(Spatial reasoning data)
──────────────────────────────
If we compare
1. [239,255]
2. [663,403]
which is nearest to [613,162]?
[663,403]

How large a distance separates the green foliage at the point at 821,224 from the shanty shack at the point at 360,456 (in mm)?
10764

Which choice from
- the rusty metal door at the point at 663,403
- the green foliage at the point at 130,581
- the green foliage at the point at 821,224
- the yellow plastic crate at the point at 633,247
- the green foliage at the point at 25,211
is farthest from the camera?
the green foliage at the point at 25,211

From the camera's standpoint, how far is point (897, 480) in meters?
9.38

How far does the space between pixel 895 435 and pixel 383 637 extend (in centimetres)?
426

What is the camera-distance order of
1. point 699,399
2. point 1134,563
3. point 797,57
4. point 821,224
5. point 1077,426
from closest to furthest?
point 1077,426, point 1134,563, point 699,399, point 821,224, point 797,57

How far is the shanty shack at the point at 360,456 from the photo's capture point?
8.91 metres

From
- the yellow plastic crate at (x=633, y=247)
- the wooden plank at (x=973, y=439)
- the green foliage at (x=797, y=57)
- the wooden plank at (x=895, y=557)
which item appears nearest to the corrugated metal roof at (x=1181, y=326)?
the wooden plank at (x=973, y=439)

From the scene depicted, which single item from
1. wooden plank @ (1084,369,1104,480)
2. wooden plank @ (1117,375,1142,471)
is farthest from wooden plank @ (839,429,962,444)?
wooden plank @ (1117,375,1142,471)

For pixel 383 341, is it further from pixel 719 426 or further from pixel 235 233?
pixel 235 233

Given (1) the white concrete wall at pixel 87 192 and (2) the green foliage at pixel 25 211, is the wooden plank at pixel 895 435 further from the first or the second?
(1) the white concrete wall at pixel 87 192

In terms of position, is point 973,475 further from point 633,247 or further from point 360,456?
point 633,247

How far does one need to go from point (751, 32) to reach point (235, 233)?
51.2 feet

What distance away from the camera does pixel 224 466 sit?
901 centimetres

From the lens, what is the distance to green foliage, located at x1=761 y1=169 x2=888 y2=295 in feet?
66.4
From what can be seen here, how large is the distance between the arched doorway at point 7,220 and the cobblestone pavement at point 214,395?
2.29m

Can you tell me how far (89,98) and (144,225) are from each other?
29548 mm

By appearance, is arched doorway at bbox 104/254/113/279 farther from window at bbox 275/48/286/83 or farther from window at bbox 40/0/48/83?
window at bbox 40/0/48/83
──────────────────────────────
Copy the spatial reasoning data above line for line, changing nothing.

→ Response to the task
If we compare
1. [239,255]
2. [663,403]
which is nearest to [613,162]?
[663,403]

How large a distance separates the green foliage at the point at 821,224 from the shanty shack at the point at 360,456 (in mm)?
10764

Which choice from
- the rusty metal door at the point at 663,403
- the green foliage at the point at 130,581
- the green foliage at the point at 821,224
- the yellow plastic crate at the point at 633,247
- the green foliage at the point at 25,211
is farthest from the camera?
the green foliage at the point at 25,211

From the camera's standpoint, how far is point (897, 480) in meters?
9.38

How far does the space between pixel 895 435 and pixel 383 637 extend (in centimetres)?
426

What is the camera-distance order of
1. point 699,399
2. point 1134,563
3. point 797,57
4. point 821,224
5. point 1077,426
from closest to furthest?
point 1077,426, point 1134,563, point 699,399, point 821,224, point 797,57

How far is the shanty shack at the point at 360,456 from the photo's capture point?
8.91 metres

From
- the yellow plastic crate at (x=633, y=247)
- the wooden plank at (x=973, y=439)
- the green foliage at (x=797, y=57)
- the wooden plank at (x=895, y=557)
which item appears nearest to the corrugated metal roof at (x=1181, y=326)?
the wooden plank at (x=973, y=439)

From the scene depicted, which single item from
1. wooden plank @ (1084,369,1104,480)
2. wooden plank @ (1117,375,1142,471)
is farthest from wooden plank @ (839,429,962,444)?
wooden plank @ (1117,375,1142,471)

For pixel 383 341, is it further from pixel 719 426 or further from pixel 235 233?
pixel 235 233

Given (1) the white concrete wall at pixel 87 192 and (2) the green foliage at pixel 25 211, is the wooden plank at pixel 895 435 further from the first or the second?
(1) the white concrete wall at pixel 87 192

In terms of position, is point 973,475 further from point 633,247 or further from point 360,456?
point 633,247

How far does one need to go from point (751, 32) to reach point (235, 233)?
51.2 feet

What distance away from the camera does pixel 224 466 sit?
901 centimetres

From the lens, what is the distance to green foliage, located at x1=761 y1=169 x2=888 y2=295 in feet?
66.4
From what can be seen here, how large is the distance between the arched doorway at point 7,220 and the cobblestone pavement at point 214,395?
2.29m

Can you tell me how far (89,98) and (144,225) are from each other?
29548 mm

By appearance, is arched doorway at bbox 104/254/113/279 farther from window at bbox 275/48/286/83 or farther from window at bbox 40/0/48/83?
window at bbox 40/0/48/83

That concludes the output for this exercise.